Kabul, Dec 27, IRNA -- Iran will along with five major Asian and
European states help its neighbor, Afghanistan, renovate its poor
transportation services.
Afghanistan has been given the pledge for delivery of some 615
buses, extension of transportation services in and outside its soil
and easing its urban traffic load.
Some 400 of the buses are scheduled to be provided by India, 115
by Japan, 50 by Iran and 50 by Pakistan, said Afghan Transportation
Minister Seyed Mohammad-Ali Javid in an exclusive interview with IRNA
here on Friday.
Javid said Germany and Russia too have promised Kabul to extend
related technology and know-how.
He said Iran had been asked to open transportation services
representative offices in Afghan cities of Herat and Zarang.
Elaborating on his ministry's plans for easing traffic load in
Afghan metropolitan cities, Javid said the ministry intended to
improve transportation services in Afghan cities of Jalalabad, Herat,
Qandahar, Mazar-i-Sharif, Kunduz, Shiberghan, and Talukan in near
future.
Improper and poor transportation is not the only problem
Afghanistan is facing with. Development of roads and highways, which
serve as an infrastructure for high quality and better transportation,
is a must.
Afghan roads have been turned bumpy and badly hit in the course of
years of civil war and the US coalition war, launched in Afghanistan
in the post-9/11 period with the theme of ousting rogue Taliban
militia, reigning in the country almost for three consecutive years,
and manhunting al-Qaeda Leader Osama Bin Laden -- the chief suspect in
attacks on the New York-based World Trade Center twin towers and the
Pentagon building in Washington -- and his followers.
A landmark conference, sponsored by the UN, was held in Bonn,
Germany, in December, 2001, immediately after the US coalition war in
Afghanistan, to decide an interim government in Afghanistan and rally
financial aid packages by a group of donor states as well as support
for post-Taliban Afghanistan. Iran alone raised a pledge of dlrs 560
million cash aid to help Kabul with its reconstruction drive.
Iran has announced its firm determination to contribute to Afghan
development, including renovation of its roads as was testified by
Iranian Roads and Transportation Minister Ahmad Khorram's keynote
speech to a tripartite meeting on reconstruction of Afghan roads,
that was held in Tashkent, Uzbekistan, on Thursday.
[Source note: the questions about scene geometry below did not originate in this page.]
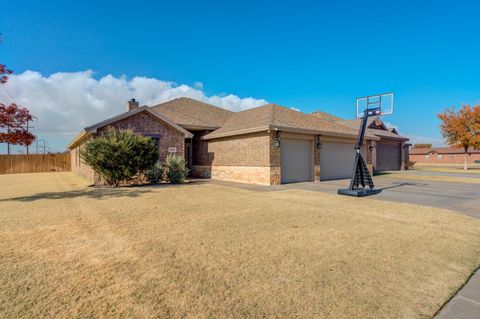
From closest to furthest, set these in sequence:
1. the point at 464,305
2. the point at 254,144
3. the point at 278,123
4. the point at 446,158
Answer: the point at 464,305 < the point at 278,123 < the point at 254,144 < the point at 446,158

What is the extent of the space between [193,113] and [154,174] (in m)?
8.02

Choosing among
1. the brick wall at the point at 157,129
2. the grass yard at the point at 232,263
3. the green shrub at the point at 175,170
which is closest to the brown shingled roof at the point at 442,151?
the grass yard at the point at 232,263

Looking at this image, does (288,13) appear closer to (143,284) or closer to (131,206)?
(131,206)

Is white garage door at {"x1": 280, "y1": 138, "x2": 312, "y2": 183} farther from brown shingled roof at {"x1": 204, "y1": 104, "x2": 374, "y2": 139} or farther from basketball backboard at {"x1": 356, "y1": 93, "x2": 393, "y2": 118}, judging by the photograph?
basketball backboard at {"x1": 356, "y1": 93, "x2": 393, "y2": 118}

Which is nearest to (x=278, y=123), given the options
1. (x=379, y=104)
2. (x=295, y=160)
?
(x=295, y=160)

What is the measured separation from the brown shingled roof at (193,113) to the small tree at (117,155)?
206 inches

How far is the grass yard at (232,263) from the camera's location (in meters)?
2.62

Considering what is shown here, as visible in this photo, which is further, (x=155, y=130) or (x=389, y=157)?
(x=389, y=157)

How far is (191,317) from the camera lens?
94.6 inches

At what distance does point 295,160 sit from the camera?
574 inches

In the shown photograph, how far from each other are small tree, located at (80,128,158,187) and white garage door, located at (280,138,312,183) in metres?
7.32

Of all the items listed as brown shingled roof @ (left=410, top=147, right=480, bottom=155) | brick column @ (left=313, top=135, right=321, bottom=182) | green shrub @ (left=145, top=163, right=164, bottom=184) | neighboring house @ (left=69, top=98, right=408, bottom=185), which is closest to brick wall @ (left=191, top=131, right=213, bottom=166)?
neighboring house @ (left=69, top=98, right=408, bottom=185)

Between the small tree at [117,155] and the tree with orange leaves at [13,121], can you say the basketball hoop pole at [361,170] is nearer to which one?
the small tree at [117,155]

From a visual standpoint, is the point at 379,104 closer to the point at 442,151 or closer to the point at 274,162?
the point at 274,162
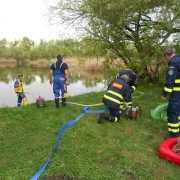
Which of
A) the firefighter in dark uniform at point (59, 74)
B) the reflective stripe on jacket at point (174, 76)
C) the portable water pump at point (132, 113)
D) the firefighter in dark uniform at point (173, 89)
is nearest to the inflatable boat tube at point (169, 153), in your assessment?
the firefighter in dark uniform at point (173, 89)

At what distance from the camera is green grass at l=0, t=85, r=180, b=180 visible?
3.15 m

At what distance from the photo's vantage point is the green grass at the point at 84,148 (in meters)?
3.15

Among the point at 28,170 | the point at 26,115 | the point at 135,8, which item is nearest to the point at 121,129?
the point at 28,170

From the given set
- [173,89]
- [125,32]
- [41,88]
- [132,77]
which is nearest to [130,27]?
[125,32]

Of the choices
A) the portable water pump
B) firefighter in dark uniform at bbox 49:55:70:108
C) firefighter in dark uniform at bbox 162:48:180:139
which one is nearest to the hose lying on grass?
the portable water pump

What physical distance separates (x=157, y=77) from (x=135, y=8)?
500cm

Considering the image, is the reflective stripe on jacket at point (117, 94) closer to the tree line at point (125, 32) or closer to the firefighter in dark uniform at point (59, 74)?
the firefighter in dark uniform at point (59, 74)

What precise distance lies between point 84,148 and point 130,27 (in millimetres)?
8138

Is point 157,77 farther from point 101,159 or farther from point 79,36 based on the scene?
point 101,159

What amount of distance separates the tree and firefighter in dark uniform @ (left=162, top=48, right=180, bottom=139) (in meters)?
4.19

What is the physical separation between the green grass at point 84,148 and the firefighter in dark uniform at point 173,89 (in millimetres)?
483

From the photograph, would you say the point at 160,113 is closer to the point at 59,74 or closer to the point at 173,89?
the point at 173,89

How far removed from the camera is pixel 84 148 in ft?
12.4

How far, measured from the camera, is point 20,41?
6906cm
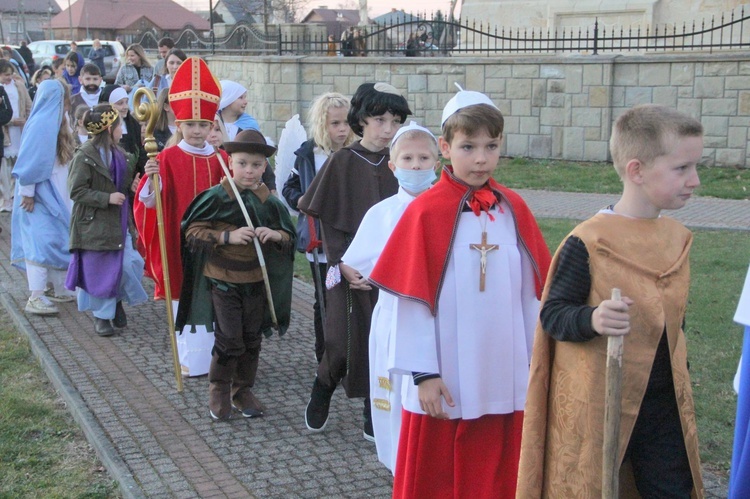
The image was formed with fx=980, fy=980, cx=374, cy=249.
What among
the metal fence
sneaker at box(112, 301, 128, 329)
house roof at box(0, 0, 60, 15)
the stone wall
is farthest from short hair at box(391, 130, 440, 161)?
house roof at box(0, 0, 60, 15)

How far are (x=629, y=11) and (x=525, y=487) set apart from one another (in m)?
16.5

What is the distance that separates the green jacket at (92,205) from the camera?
293 inches

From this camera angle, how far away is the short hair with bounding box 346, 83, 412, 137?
4.93 m

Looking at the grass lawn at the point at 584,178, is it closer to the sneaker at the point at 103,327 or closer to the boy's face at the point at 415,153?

Khorram said Iran is ready to rebuild Afghan roads and main
infrastructures, stressing the need for the World Bank, and the
European and Asian development banks and other monetary institutions
to finance the projects.
He said his ministry plans to work on a presumably two-year
project for building a 300-meter bridge in Milak border region in
less than seven months -- executive operations on the bridge have
started for the past three months and it is to be operational in the
next four months.
Khorram, Afghan Minister of Public Works Abdullah Ali and Uzbek
Deputy Prime Minister for Transportation Affairs Rustam Yunosov signed
a protocol at the end of the meeting, voicing their respective
country's readiness to revive Afghan roads and build new roads in the
country. Completion of the semi-finished project on development of
Dogharun-Herat road north of Afghanistan and construction of Herat-
Mazar-i-Sharif-Termez road are parts and parcels of the deal.